# Preparation Evaluation -Editorial

Difficulty
Easy

Prerequisite
Observation

Explanation

Case 1: A[i] > A[j] and i > j
|A[i] - A[j]| = A[i] - A[j]
|i -j| = i - j

hence, f(i, j) = (A[i] + i) - (A[j] + j)

Case 2: A[i] < A[j] and i < j
|A[i] - A[j]| = -(A[i]) + A[j]
|i -j| = -(i) + j

hence, f(i, j) = -(A[i] + i) + (A[j] + j)

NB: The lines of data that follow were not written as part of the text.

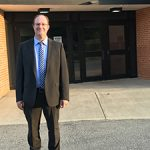 Fillmore County Journal- Houston principal Michael Mangan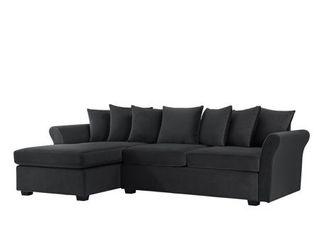 low Profile Sectional Sofa with left Facing Chaise  Velvet  Retail 669 99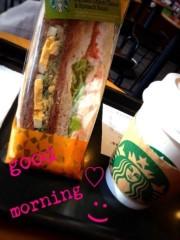逢沢 莉緒 公式ブログ/おはようございます☆携鯛 画像1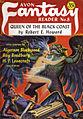 Avon Fantasy Reader (1948-11-23) cover.jpg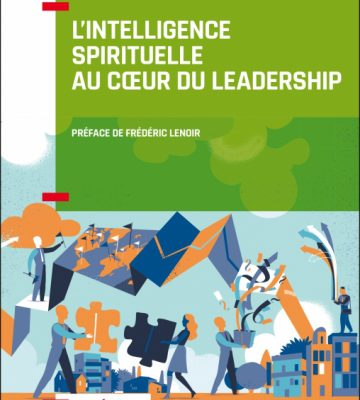 Intelligence Spirituelle Leadership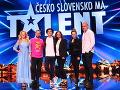 Šou Česko Slovensko má talent štartuje 1. septembra.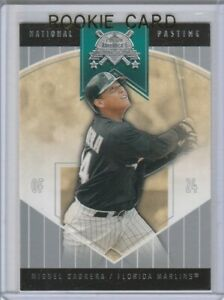MIGUEL CABRERA ROOKIE CARD Baseball Miami Florida Marlins Fleer RC Nat'l Pastime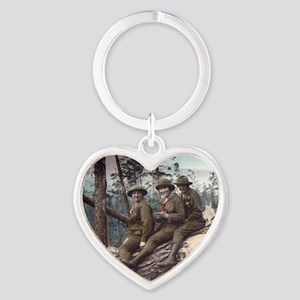 Girl Scout Camp Heart Keychain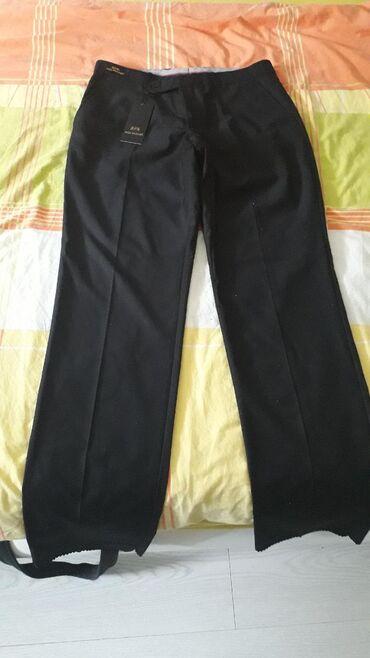 Muška odeća | Beocin: Nove konobarske pantalone na peglu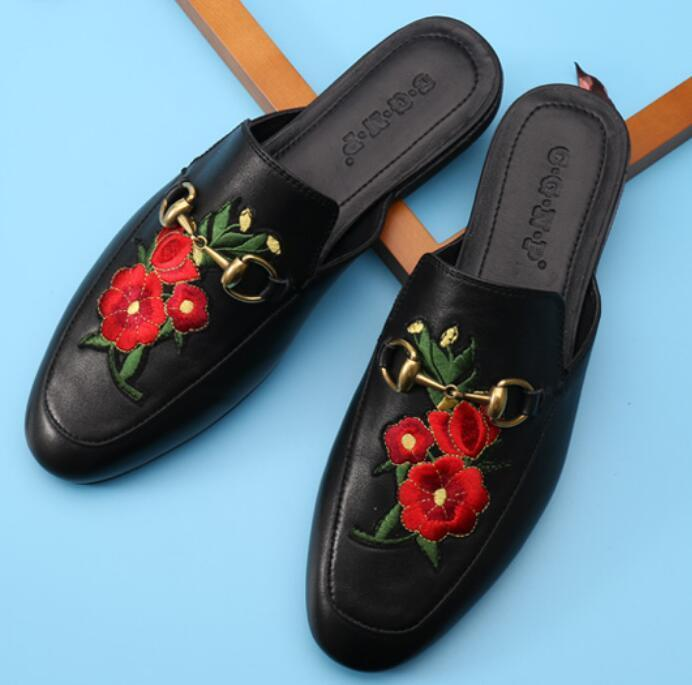 Men Embroidery Semi-Slippers Real Leather Backless Mules Loafers Slippers Shoes Black A10 fghgf shoes men s slippers mak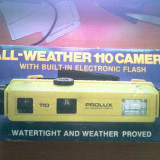 Aparat foto- all weather 110 camera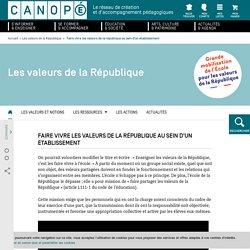 Canopé Valeurs de la République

Case 3: A[i] > A[j] and i < j
|A[i] - A[j]| = A[i] - A[j]
|i -j| = -(i) + j

hence, f(i, j) = (A[i] - i) - (A[j] - j)

Case 4: A[i] < A[j] and i > j
|A[i] - A[j]| = -(A[i]) + A[j]
|i -j| = i - j

hence, f(i, j) = -(A[i] - i) + (A[j] - j)

Note that case 1 and 2 are equivalent and so are case 3 and 4 and hence we can design our algorithm only for two cases as it will cover all the possible cases.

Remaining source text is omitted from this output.